● **OBJECTIVE**: Reproduce word for word the lines of the material below, starting at the line containing "For the items" and ending at the line containing "pixel 348 242 → pixel 23 191 → pixel 141 158", with both of those lines included.

● **DATA FOR THIS TASK**:
-------------------------
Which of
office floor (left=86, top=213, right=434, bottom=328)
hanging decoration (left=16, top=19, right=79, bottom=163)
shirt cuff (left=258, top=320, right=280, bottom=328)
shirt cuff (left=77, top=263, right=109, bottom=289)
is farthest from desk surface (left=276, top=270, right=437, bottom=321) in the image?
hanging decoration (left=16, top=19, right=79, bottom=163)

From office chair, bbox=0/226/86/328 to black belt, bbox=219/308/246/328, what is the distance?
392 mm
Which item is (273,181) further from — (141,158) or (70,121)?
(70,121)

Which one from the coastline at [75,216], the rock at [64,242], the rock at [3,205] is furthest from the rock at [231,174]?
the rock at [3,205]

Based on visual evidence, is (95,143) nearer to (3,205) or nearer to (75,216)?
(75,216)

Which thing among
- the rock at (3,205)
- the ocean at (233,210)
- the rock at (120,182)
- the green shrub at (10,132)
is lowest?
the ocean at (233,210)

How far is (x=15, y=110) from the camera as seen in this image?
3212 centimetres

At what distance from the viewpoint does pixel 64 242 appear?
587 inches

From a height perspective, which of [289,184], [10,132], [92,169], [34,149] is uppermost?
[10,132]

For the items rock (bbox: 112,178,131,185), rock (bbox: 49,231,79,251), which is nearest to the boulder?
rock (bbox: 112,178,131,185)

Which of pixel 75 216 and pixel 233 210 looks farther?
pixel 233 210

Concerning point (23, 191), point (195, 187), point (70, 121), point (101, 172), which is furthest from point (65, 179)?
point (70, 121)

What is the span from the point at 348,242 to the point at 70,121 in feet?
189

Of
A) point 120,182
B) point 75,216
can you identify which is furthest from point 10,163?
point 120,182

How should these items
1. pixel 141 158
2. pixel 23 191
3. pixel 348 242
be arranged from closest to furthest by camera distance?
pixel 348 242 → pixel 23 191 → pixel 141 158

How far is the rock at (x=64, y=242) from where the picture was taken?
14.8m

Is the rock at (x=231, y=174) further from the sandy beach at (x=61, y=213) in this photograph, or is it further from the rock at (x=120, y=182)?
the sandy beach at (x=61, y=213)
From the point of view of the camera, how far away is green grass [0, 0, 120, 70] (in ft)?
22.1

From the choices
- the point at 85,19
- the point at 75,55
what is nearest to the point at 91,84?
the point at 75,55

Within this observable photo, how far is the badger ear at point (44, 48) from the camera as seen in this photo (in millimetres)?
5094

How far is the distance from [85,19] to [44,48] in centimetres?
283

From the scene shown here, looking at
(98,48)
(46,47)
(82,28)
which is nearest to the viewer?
-------------------------
● **TASK SOLUTION**:
For the items rock (bbox: 112,178,131,185), rock (bbox: 49,231,79,251), which is nearest to the boulder?
rock (bbox: 112,178,131,185)

Which of pixel 75 216 and pixel 233 210 looks farther?
pixel 233 210

Concerning point (23, 191), point (195, 187), point (70, 121), point (101, 172), which is furthest from point (65, 179)?
point (70, 121)

What is the span from the point at 348,242 to the point at 70,121 in feet?
189

Of
A) point 120,182
B) point 75,216
can you identify which is furthest from point 10,163?
point 120,182

How should these items
1. pixel 141 158
2. pixel 23 191
3. pixel 348 242
be arranged from closest to furthest by camera distance?
pixel 348 242 → pixel 23 191 → pixel 141 158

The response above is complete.